> _Document text_:
The Adani Group’s rise has been staggering, growing from under $8 billion in market capitalization in September 2013 — the year before Modi became prime minister — to $260 billion last year.

The conglomerate is active in a dizzying array of fields, including transportation and logistics, natural gas distribution, coal trade and production, power generation and transmission, road construction, data centers, and real estate.


Credit: Ashish Vaishnav/SOPA Images via ZUMA Press Wire
Women walk past the Adani electricity logo on a wall in Mumbai.

It has also won many of the state’s largest tenders, including 50-year contracts to operate or redevelop a number of India’s airports. Recently, it even took a controlling stake in one of the country’s last independent television stations.

But Adani’s rise has not been without controversy. Opposition politicians allege that the firm has received preferential treatment from the government to secure its lucrative state contracts. Analysts also describe its chairman, Gautam Adani, as benefiting from a cozy relationship with Modi. Adani has denied that Modi or his policies are responsible for his business empire’s success.

The conglomerate suffered a major setback at the end of January when the New York-based short seller, Hindenburg Research, issued its scathing report, claiming that the group had spent decades engaged in “brazen stock manipulation” and “accounting fraud.”

Gautam Adani, the headline read, was “pulling the largest con in corporate history.”

The central issue, the report claimed, was that the company was in violation of Indian securities law, which requires at least 25 percent of the stock of any publicly traded company to be available to the public for purchase.

Following the report’s publication, shares in the group’s companies plummeted. Gautam Adani lost more than $60 billion in just a few days, dropping from third-richest man in the world to 24th.


Credit: ZUMA Press, Inc./Alamy Live News
Protestors call for accountability in Kolkata on March 13, 2023 after the Hindenburg report accused the Adani Group of stock manipulation.

In response, the Adani Group issued denials and wrapped itself in the Indian flag. “This is not merely an unwarranted attack on any specific company,” the Group wrote in a note to stakeholders, “but a calculated attack on India, the independence, integrity, and quality of Indian institutions, and the growth story and ambition of India.”

Many investors appear to have bought this narrative, with shares of major Adani group companies recovering much of their losses.
Hitting a Wall

Meanwhile, in response to the Hindenburg report, India’s Supreme Court convened an expert committee to look into the allegations. The committee’s conclusions, published this May, revealed that the Adani Group had already been investigated by SEBI, the Indian financial regulator.

According to the committee, SEBI had suspected for years that “some of [the Adani Group’s] public shareholders are not truly public shareholders and they could be fronts for [Adani Group] promoters.” In 2020, it launched an investigation into 13 overseas entities holding Adani stock.

But the investigation “hit a wall,” the expert committee’s report reads, because SEBI investigators could not conclusively determine who was behind the money.

Attempting to do so would be a “journey without a destination,” the committee concluded, because multiple layers of opaque corporate ownership could be used to disguise the ultimate owners of the stock.

Documents obtained by reporters do, however, reveal the “destination” in two cases involving two of the 13 offshore entities: A pair of Mauritius-based investment funds.

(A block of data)
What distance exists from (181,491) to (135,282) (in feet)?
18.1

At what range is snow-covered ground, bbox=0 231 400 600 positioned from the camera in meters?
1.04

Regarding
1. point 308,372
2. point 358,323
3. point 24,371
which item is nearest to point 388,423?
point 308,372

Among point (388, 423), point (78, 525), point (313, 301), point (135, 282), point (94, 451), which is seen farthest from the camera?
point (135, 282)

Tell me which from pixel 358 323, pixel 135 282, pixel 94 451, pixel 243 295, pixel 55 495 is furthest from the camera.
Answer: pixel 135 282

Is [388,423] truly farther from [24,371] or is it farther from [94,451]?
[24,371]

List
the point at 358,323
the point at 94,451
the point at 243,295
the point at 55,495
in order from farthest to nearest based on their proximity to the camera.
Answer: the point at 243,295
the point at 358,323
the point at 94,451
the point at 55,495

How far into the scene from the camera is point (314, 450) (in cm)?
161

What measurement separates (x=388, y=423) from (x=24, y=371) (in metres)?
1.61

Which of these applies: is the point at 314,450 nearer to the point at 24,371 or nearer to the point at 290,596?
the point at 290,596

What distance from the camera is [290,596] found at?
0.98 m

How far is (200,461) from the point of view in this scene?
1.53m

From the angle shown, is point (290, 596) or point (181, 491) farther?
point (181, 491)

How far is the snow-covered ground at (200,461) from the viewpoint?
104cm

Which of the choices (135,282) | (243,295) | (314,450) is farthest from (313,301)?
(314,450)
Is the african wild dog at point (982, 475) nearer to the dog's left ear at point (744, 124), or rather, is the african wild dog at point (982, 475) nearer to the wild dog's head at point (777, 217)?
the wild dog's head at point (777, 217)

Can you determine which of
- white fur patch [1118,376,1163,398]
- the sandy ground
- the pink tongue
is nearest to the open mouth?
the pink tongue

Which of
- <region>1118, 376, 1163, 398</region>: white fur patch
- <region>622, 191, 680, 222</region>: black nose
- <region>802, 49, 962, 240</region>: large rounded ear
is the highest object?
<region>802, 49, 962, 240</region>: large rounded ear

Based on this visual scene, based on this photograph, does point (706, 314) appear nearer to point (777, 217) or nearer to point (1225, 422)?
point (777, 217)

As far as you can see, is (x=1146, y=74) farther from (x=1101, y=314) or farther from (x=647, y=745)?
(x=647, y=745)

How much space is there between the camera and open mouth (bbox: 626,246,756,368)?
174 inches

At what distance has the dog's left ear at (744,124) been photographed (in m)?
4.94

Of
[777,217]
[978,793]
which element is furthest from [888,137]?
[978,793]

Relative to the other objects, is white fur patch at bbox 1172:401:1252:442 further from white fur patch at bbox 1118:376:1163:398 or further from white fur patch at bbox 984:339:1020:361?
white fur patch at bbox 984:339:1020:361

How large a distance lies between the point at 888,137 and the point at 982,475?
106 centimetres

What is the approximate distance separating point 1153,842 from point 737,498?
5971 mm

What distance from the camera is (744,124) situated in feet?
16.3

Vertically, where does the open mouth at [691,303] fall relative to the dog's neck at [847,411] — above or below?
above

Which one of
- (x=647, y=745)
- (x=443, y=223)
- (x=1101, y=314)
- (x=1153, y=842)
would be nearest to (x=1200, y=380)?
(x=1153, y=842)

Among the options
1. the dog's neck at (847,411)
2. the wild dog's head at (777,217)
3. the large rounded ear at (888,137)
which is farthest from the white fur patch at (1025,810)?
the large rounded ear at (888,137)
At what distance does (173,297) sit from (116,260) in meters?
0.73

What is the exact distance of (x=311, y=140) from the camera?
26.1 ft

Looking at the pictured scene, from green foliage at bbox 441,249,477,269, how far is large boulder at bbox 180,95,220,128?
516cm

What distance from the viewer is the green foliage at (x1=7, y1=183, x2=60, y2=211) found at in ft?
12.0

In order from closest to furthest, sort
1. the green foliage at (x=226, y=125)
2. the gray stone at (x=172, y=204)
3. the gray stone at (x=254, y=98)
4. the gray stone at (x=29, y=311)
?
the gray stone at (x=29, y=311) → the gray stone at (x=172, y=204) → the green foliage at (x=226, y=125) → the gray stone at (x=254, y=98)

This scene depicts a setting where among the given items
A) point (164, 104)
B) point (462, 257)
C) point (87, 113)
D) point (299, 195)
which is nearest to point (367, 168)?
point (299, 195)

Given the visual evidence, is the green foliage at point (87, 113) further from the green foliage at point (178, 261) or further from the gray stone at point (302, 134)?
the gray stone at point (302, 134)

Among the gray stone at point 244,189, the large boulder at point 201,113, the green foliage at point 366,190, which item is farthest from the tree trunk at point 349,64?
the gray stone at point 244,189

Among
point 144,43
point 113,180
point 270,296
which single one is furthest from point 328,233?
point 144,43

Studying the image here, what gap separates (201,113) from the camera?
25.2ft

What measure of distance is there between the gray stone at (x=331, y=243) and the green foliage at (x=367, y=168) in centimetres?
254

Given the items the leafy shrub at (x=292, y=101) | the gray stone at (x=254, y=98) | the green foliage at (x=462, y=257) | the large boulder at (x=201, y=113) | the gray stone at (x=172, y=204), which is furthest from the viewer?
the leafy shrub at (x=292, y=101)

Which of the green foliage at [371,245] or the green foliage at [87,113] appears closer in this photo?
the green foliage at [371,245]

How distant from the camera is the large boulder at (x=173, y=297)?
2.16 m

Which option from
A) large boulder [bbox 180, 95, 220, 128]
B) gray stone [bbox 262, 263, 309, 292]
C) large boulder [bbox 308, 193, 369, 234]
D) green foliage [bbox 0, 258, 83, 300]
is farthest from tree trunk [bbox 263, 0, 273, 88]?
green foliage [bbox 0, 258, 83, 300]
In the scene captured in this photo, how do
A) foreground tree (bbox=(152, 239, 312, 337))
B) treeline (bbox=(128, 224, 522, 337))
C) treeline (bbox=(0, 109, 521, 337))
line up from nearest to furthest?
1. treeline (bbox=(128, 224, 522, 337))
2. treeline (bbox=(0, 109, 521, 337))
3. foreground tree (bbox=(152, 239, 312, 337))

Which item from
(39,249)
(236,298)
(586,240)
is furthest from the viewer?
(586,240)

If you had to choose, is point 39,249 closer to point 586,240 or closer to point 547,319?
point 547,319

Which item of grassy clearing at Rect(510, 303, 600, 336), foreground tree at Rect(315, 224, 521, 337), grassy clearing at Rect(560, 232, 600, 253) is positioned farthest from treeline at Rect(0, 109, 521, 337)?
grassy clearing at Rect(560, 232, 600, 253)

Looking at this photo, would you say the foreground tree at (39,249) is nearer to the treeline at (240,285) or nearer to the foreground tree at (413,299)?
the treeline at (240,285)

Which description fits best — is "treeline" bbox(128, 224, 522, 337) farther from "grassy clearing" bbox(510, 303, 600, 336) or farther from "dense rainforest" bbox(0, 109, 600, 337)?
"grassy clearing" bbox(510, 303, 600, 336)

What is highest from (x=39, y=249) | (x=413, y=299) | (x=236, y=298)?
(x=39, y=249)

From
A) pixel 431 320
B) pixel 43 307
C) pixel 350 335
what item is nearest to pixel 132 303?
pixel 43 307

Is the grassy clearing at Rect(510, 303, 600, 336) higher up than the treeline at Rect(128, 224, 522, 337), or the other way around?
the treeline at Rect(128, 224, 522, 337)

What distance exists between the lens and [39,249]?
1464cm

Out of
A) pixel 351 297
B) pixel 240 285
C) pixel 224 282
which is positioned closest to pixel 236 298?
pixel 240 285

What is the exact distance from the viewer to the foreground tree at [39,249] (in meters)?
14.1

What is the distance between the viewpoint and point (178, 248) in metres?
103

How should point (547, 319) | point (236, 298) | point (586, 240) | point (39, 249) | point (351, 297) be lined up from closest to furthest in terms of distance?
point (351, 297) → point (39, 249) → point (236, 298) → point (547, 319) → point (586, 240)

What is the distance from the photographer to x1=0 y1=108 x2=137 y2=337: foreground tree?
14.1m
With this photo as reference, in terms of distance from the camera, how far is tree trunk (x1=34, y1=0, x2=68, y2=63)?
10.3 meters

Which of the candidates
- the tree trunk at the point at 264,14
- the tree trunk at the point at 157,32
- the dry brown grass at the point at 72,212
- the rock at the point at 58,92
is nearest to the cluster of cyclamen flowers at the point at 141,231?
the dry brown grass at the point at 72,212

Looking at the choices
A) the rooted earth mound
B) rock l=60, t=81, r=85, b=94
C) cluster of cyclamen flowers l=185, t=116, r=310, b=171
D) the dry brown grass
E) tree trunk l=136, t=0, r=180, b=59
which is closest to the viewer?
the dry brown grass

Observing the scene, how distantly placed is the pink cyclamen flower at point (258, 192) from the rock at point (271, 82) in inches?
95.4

> _Problem set_:
(1) According to the article on the Adani Group, what share of a publicly traded company's stock does Indian securities law require to be available to the public?
(2) Extend the article on the Adani Group past its final sentence.

> _The replies_:
(1) At least 25 percent of the stock must be available to the public for purchase.

(2)
From the outside these funds, called Emerging India Focus Fund (EIFF) and EM Resurgent Fund (EMRF), appear to be typical offshore investment vehicles, operated on behalf of a number of wealthy investors.

Documents obtained by reporters show that a large percentage of the money was placed into these funds by two foreign investors — Chang from Taiwan and Ahli from the United Arab Emirates — who used them to trade large amounts of shares in four Adani companies between 2013 and 2018.

At one point in March 2017, the value of the investments in Adani Group stock was $430 million.

The money followed a convoluted trail, making it exceedingly difficult to follow. It was channeled through four companies and a Bermuda-based investment fund called the Global Opportunities Fund (GOF).

🔗The Four Companies

The four companies used in the investments were Lingo Investment Ltd (BVI), owned by Chang; Gulf Arij Trading FZE (UAE), owned by Ahli; Mid East Ocean Trade (Mauritius), of which Ahli was the beneficial owner; and Gulf Asia Trade & Investment Ltd (BVI), of which Ahli was the “controlling person.”

According to documents obtained by reporters, these investments resulted in significant profits, netting hundreds of millions over the years as EIFF and EMRF repeatedly bought Adani stock low and sold it high.

Between them, at the peak of their investment in June 2016, the two funds held free-floating shares of four Adani Group companies ranging from 8 to nearly 14 percent: Adani Power, Adani Enterprises, Adani Ports, and Adani Transmissions.

Chang and Ahli’s connections to the Adani family have been widely reported over the years. The men were linked to the family in two separate government investigations into alleged wrongdoing by the Adani Group. Both cases were eventually dismissed.

The first case involved a 2007 investigation into an allegedly illegal diamond trading scheme by the Directorate of Revenue Intelligence (DRI), India’s premier investigative agency under the Ministry of Finance. A DRI report described Chang as the director of three Adani companies involved in the scheme, while Ahli represented a trading firm that was also involved. As part of the case, it was revealed that Chang shared a Singapore residential address with Vinod Adani, the low-profile older brother of the Adani Group’s chairman, Gautam Adani.

The second case was an alleged over-invoicing scam revealed in a separate 2014 DRI investigation. The agency claimed that Adani Group companies were illegally funneling money out of India by overpaying their own foreign subsidiary by as much as $1 billion for imported power generation equipment.

Here, too, Chang and Ahli’s names appeared. At separate times, the two men were directors of two companies later owned by Vinod Adani that handled the proceeds from the scheme, one in the UAE and one in Mauritius.

According to the Hindenburg report, Chang was also either a director or shareholder in a Singapore company that was listed as a “related party” in a disclosure by an Adani company.

Direct Instructions

Aside from these past links to the Adanis, there is evidence that Chang and Ahli’s trading in Adani stock was coordinated with the family.

According to a source familiar with the Adani Group’s business who cannot be named to ensure their safety, the fund managers in charge of Chang and Ahli’s investments in EIFF and EMRF received direct instructions on the investments from an Adani company.

The company that the source named, Excel Investment and Advisory Services Limited, is based in a secretive offshore zone in the United Arab Emirates where corporate records are not available.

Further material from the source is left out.